▶ **Tasks to complete**:
**a)** Answer these from the forum thread:
(i) How many times a year does the writer make the trip to the Abrolhos Islands?
(ii) What price per kilo is given for octopus bait?
(iii) Which poster says that trainspotter's LIFE and STYLE sounds like a full time job?
**b)** Quote word for word the stretch of the forum thread that opens with the words containing "## Glen48 (16" and closes with "trainspotter (16 April 2011)".

▶ **Passage provided**:
——
Hobbies - I have a boat that conservatively costs me $5,000 per annum to maintain/insure/keep afloat as well as fishing gear that is not at the cheap end of the scale that constantly is required to be replaced. One trip to the Abrolhos Islands would be a $2000 exercise in logistics. I do this 3 to 4 times a year. Bait is $18.50 per kilo for octopus. One decent 24 oz sinker is $6.00, some of the hooks I use are $5.00 each. You would lose up to 5 rigs per day.

Health Insurance/Incidentals - Close to another $100 per week easily. Top Cover

This is what I am doing right now. This to me is "living" and not "existing". Yes we could scale back and do everything on a budget and get it down to $800 per week but WHY? Lifestyle has the words LIFE and STYLE in it's spelling.

Champaign??? Never heard of it ?? :


----------



## Mister Mark (16 April 2011)

trainspotter said:


> $3000 per week if I lived in Australia. I have expensive tastes
> $700 per week if I lived in Bali. I have expensive tastes
> 
> The thread asked you to "live" ....... not to "exist". Why work all your life to squirrel money away only to pennypinch every cent of your funds? That to me is "existing" and not "living".
> ...




Im up for adoption if you interested, sounds good to me


----------



## Bill M (16 April 2011)

Thanks for that trainspotter, your response answers the 3K question. Man, your LIFE and STYLE sounds like a full time job to me Good luck to you mate, enjoy it.


----------



## Glen48 (16 April 2011)

Man think of the gold and silver you could buy with that sort of loot floating around


----------



## trainspotter (16 April 2011)

MP: You were lucky. We lived for three months in a brown paper bag in a septic tank. We used to have to get up at six o'clock in the morning, clean the bag, eat a crust of stale bread, go to work down mill for fourteen hours a day week in-week out. When we got home, out Dad would thrash us to sleep with his belt!
——
▶ **Given information**:
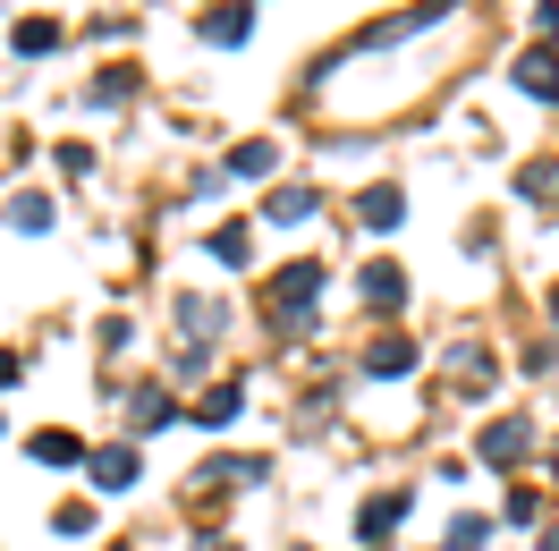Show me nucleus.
——
▶ **Answers given**:
**a)**
(i) 3 to 4 times a year
(ii) $18.50 per kilo
(iii) Bill M

**b)**
## Glen48 (16 April 2011)

Man think of the gold and silver you could buy with that sort of loot floating around


----------



## trainspotter (16 April 2011)